**WHAT TO DO**
Every record below should be printed exactly as it appears.

**DATA RECORDS**
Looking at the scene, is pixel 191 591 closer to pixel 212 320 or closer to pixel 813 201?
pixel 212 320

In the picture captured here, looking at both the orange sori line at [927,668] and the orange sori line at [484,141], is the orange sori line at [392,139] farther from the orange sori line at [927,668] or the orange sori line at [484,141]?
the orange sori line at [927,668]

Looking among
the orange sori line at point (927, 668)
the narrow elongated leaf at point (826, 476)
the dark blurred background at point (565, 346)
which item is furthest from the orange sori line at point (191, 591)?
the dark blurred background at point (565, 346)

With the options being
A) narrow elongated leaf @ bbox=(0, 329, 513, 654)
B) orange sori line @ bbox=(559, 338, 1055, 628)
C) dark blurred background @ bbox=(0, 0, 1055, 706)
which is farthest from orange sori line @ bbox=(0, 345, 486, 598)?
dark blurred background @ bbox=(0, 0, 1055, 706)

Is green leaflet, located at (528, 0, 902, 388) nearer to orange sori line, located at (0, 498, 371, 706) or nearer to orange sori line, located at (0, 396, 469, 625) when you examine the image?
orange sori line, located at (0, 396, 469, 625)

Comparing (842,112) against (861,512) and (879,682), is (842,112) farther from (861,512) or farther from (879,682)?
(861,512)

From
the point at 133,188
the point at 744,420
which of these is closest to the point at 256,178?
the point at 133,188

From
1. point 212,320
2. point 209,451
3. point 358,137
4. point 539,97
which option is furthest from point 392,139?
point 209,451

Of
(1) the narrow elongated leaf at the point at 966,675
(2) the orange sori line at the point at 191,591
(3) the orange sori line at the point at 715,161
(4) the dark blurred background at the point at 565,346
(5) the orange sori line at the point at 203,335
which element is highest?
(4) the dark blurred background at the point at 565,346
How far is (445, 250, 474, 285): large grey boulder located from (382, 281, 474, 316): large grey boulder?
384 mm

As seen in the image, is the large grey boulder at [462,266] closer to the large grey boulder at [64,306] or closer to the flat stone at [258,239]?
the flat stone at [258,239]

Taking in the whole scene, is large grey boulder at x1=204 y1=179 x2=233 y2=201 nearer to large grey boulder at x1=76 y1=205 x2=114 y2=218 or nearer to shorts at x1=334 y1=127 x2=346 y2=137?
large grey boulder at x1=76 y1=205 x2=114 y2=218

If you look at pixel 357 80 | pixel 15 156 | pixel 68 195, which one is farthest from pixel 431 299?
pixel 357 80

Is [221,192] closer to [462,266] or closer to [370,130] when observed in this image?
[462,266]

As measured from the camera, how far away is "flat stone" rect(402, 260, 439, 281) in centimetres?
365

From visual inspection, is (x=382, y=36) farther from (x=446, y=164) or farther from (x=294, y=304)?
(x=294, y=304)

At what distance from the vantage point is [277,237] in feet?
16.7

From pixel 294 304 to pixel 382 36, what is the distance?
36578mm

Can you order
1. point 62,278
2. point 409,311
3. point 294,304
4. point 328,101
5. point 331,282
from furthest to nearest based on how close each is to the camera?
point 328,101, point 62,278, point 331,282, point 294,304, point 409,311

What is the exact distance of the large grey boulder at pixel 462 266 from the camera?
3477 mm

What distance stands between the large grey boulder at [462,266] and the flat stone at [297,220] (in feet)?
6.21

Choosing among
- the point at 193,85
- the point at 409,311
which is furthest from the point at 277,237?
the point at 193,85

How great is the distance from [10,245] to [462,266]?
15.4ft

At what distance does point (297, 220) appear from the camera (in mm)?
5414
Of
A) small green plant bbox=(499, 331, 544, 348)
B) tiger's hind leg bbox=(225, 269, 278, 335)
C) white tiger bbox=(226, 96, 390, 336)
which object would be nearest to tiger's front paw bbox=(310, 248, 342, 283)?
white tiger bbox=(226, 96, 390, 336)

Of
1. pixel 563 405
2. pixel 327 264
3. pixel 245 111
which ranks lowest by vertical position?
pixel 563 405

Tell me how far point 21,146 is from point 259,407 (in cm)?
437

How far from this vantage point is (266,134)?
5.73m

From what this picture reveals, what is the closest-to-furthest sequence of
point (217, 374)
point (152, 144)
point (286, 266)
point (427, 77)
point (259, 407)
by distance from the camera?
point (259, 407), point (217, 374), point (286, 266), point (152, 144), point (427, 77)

**RESPONSE TO THE EXERCISE**
Looking at the scene, is pixel 191 591 closer to pixel 212 320 or closer to pixel 813 201?
pixel 212 320

In the picture captured here, looking at both the orange sori line at [927,668] and the orange sori line at [484,141], is the orange sori line at [392,139] farther from the orange sori line at [927,668] or the orange sori line at [484,141]?
the orange sori line at [927,668]

Looking among
the orange sori line at point (927, 668)
the narrow elongated leaf at point (826, 476)
the dark blurred background at point (565, 346)
which item is furthest from the orange sori line at point (191, 591)?
the dark blurred background at point (565, 346)

With the options being
A) narrow elongated leaf @ bbox=(0, 329, 513, 654)
B) orange sori line @ bbox=(559, 338, 1055, 628)
C) dark blurred background @ bbox=(0, 0, 1055, 706)
which is farthest from orange sori line @ bbox=(0, 345, 486, 598)?
dark blurred background @ bbox=(0, 0, 1055, 706)

Is green leaflet, located at (528, 0, 902, 388) nearer to orange sori line, located at (0, 498, 371, 706) or nearer to orange sori line, located at (0, 396, 469, 625) when you examine the image?
orange sori line, located at (0, 396, 469, 625)

Comparing (842,112) against (861,512) and (879,682), is (842,112) farther from (861,512) or farther from (879,682)?
(861,512)

From
the point at 133,188
the point at 744,420
which of these is closest to the point at 256,178?
the point at 133,188

From
1. point 212,320
2. point 209,451
3. point 358,137
4. point 539,97
which option is furthest from point 392,139?
point 209,451

Of
(1) the narrow elongated leaf at the point at 966,675
(2) the orange sori line at the point at 191,591
(3) the orange sori line at the point at 715,161
(4) the dark blurred background at the point at 565,346
(5) the orange sori line at the point at 203,335
which element is highest?
(4) the dark blurred background at the point at 565,346
How far is (445, 250, 474, 285): large grey boulder located from (382, 281, 474, 316): large grey boulder?
384 mm

As seen in the image, is the large grey boulder at [462,266] closer to the large grey boulder at [64,306] or closer to the flat stone at [258,239]?
the flat stone at [258,239]

Taking in the whole scene, is large grey boulder at x1=204 y1=179 x2=233 y2=201 nearer to large grey boulder at x1=76 y1=205 x2=114 y2=218 or nearer to shorts at x1=334 y1=127 x2=346 y2=137?
large grey boulder at x1=76 y1=205 x2=114 y2=218

If you look at pixel 357 80 | pixel 15 156 | pixel 68 195, which one is farthest from pixel 431 299?
pixel 357 80

Is [221,192] closer to [462,266] or closer to [370,130] when observed in this image?
[462,266]

As measured from the camera, how far away is "flat stone" rect(402, 260, 439, 281) in centimetres?
365

From visual inspection, is (x=382, y=36) farther from (x=446, y=164) or farther from (x=294, y=304)?
(x=294, y=304)

At what distance from the vantage point is [277,237] in feet?
16.7

From pixel 294 304 to pixel 382 36, what is the distance?
36578mm

Can you order
1. point 62,278
2. point 409,311
3. point 294,304
4. point 328,101
5. point 331,282
from furthest to nearest based on how close each is to the camera?
point 328,101, point 62,278, point 331,282, point 294,304, point 409,311

What is the exact distance of the large grey boulder at pixel 462 266 from the camera?
3477 mm

What distance stands between the large grey boulder at [462,266] and the flat stone at [297,220] (in feet)?
6.21

Choosing among
- the point at 193,85
- the point at 409,311
which is furthest from the point at 277,237?
the point at 193,85

How great is the distance from [10,245] to [462,266]?
15.4ft

At what distance does point (297, 220) appear from the camera (in mm)?
5414
Of
A) small green plant bbox=(499, 331, 544, 348)
B) tiger's hind leg bbox=(225, 269, 278, 335)
C) white tiger bbox=(226, 96, 390, 336)
which object would be nearest to tiger's front paw bbox=(310, 248, 342, 283)?
white tiger bbox=(226, 96, 390, 336)

Of
1. pixel 563 405
2. pixel 327 264
3. pixel 245 111
which ranks lowest by vertical position?
pixel 563 405

Tell me how far point 21,146 is from point 259,407 (in cm)?
437

How far from this vantage point is (266,134)?
5.73m

From what this picture reveals, what is the closest-to-furthest sequence of
point (217, 374)
point (152, 144)
point (286, 266)
point (427, 77)
point (259, 407)
by distance from the camera?
point (259, 407), point (217, 374), point (286, 266), point (152, 144), point (427, 77)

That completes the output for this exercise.